Note each line of the listing that contains the string "lines", and copy it.

++++ SOURCE RECORDS

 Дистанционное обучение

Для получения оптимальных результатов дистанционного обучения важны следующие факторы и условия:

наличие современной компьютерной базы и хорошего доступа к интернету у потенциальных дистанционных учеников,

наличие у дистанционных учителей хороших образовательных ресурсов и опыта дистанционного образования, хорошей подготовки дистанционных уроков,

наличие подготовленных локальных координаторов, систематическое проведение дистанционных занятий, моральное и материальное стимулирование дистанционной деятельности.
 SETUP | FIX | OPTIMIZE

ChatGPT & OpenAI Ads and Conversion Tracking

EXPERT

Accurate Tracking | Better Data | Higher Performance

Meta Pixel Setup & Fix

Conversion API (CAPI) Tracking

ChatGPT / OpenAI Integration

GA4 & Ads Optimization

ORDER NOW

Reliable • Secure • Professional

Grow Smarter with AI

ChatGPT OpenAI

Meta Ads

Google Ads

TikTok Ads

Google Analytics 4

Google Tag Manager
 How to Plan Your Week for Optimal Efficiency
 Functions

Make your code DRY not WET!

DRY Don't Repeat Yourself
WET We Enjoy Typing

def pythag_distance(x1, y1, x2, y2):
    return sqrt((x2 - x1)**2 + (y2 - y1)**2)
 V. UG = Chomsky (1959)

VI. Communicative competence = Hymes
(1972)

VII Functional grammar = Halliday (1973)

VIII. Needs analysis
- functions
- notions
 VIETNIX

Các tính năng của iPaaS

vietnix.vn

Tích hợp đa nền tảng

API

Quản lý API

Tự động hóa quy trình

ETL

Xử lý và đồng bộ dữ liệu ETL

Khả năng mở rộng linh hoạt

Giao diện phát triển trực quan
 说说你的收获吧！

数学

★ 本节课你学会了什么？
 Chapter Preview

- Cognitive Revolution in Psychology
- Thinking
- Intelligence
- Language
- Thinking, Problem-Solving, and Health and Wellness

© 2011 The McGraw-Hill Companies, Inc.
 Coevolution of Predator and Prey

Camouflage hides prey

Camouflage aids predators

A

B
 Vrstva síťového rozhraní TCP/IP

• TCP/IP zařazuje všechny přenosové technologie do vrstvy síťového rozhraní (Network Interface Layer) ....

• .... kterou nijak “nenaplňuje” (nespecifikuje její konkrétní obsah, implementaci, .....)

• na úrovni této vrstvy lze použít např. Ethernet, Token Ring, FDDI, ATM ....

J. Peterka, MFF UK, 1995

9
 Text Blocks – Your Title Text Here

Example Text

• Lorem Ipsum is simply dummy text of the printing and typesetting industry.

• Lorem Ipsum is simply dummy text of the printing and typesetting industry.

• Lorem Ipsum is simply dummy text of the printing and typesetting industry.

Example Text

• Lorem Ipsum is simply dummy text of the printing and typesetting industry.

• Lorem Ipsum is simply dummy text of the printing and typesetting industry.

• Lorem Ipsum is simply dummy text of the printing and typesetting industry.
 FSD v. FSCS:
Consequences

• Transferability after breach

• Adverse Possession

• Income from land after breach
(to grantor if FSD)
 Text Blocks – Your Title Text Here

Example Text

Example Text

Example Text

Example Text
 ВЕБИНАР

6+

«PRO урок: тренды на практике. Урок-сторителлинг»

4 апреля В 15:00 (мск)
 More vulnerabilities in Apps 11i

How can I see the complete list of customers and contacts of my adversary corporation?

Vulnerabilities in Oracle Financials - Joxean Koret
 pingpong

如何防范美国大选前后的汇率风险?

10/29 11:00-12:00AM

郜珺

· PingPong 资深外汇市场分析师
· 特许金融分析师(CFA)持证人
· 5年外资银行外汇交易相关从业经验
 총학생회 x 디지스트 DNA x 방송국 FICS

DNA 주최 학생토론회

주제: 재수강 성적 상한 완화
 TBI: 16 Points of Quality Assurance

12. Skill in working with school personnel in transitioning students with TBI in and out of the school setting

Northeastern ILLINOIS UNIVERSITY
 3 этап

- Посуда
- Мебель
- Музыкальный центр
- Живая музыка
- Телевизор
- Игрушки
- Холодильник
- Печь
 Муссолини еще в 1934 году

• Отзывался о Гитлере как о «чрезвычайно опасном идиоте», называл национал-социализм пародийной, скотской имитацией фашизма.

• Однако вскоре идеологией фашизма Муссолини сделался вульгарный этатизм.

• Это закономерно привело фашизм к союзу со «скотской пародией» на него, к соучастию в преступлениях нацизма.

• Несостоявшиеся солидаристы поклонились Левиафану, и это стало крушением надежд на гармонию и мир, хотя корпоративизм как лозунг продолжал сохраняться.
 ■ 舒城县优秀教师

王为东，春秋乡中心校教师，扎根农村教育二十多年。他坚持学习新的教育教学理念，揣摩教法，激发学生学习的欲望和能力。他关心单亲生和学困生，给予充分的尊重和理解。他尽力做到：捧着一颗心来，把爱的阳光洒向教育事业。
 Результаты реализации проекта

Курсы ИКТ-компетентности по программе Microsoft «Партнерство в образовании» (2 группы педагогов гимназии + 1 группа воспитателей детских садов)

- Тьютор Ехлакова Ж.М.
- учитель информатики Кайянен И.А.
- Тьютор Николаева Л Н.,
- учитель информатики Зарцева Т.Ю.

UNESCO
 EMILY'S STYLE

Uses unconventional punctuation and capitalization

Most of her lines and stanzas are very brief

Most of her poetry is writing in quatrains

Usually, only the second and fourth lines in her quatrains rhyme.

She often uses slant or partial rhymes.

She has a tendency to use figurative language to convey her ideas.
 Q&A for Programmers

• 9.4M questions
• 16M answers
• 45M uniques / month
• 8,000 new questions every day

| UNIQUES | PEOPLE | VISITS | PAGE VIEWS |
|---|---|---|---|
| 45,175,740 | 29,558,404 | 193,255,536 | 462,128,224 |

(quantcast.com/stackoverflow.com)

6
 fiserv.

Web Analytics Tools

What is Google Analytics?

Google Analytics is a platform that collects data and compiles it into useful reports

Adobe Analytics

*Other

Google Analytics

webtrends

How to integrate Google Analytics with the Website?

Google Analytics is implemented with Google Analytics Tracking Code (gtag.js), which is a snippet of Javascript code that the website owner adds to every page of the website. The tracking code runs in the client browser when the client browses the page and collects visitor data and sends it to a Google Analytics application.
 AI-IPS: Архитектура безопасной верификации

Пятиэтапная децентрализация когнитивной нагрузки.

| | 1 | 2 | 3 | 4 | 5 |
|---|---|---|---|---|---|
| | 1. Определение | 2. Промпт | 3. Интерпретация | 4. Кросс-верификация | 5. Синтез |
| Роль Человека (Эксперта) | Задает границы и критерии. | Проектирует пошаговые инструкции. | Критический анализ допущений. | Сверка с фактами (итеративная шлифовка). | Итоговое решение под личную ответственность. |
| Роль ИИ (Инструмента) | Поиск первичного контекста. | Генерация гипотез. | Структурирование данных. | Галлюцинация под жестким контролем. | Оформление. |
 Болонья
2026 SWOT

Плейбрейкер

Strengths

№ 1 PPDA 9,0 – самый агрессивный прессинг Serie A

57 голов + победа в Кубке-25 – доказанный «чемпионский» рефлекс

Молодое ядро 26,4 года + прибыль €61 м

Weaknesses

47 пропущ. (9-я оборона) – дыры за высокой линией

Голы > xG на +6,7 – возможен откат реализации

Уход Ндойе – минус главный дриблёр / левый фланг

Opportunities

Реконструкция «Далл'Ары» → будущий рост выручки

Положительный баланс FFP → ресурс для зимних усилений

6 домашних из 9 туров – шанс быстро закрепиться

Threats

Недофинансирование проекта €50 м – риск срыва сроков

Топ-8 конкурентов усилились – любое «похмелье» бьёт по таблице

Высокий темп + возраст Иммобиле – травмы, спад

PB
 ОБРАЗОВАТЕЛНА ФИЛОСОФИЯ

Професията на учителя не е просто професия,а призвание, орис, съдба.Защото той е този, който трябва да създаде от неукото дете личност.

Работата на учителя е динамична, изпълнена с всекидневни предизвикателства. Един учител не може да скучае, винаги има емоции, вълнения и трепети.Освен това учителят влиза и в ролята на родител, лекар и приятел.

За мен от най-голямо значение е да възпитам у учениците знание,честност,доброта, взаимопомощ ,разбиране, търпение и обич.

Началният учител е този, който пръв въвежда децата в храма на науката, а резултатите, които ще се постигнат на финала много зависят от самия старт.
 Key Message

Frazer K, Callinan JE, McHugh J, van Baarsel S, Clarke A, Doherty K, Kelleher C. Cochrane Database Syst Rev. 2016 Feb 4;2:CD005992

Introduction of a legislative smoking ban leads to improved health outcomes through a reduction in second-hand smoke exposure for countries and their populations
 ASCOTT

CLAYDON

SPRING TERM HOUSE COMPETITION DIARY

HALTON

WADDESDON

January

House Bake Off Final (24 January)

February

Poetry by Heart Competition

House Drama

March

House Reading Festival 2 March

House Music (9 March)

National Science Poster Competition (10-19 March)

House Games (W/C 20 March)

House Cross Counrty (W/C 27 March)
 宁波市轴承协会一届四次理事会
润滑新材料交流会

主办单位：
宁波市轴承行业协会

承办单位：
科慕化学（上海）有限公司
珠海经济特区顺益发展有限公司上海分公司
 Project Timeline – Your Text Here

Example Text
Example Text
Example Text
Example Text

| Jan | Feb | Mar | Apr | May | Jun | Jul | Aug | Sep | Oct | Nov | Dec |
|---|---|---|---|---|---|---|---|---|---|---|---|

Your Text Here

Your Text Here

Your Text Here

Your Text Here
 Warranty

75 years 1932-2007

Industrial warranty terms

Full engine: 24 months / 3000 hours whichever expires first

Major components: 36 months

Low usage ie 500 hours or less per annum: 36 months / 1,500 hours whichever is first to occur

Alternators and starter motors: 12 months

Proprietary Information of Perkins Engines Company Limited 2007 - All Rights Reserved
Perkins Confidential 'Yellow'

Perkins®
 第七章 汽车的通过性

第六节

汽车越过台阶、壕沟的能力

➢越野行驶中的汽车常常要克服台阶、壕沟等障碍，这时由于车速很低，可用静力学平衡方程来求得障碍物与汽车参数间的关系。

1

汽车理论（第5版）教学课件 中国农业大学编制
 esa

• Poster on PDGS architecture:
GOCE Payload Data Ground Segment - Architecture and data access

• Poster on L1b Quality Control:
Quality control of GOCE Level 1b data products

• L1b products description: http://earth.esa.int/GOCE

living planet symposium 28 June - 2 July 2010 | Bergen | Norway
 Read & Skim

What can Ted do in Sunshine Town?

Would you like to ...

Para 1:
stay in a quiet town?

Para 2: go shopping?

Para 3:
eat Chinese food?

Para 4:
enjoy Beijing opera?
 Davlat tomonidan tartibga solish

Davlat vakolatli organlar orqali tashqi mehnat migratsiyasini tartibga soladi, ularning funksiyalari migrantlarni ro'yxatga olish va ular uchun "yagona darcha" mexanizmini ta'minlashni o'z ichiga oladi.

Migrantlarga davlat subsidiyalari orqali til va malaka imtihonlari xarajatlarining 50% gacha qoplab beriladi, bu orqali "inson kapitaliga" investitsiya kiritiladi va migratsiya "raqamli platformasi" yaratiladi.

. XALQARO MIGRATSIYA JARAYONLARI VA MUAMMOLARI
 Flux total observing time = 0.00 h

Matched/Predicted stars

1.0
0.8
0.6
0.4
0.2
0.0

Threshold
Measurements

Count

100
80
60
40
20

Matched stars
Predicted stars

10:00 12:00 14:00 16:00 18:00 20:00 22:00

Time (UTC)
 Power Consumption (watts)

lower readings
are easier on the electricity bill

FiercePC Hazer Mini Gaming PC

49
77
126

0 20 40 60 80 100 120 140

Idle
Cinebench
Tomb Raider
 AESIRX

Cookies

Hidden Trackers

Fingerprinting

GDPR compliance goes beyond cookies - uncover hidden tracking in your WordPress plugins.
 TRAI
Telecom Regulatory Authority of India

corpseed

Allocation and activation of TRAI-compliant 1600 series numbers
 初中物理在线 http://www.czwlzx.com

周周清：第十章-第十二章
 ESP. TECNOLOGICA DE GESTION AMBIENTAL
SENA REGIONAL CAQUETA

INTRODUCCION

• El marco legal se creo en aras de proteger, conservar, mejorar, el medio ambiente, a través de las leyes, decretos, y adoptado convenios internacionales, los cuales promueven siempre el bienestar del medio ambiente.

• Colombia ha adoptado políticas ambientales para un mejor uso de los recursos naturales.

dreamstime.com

++++++++

OUTPUT OF THE EXERCISE
Most of her lines and stanzas are very brief
Usually, only the second and fourth lines in her quatrains rhyme.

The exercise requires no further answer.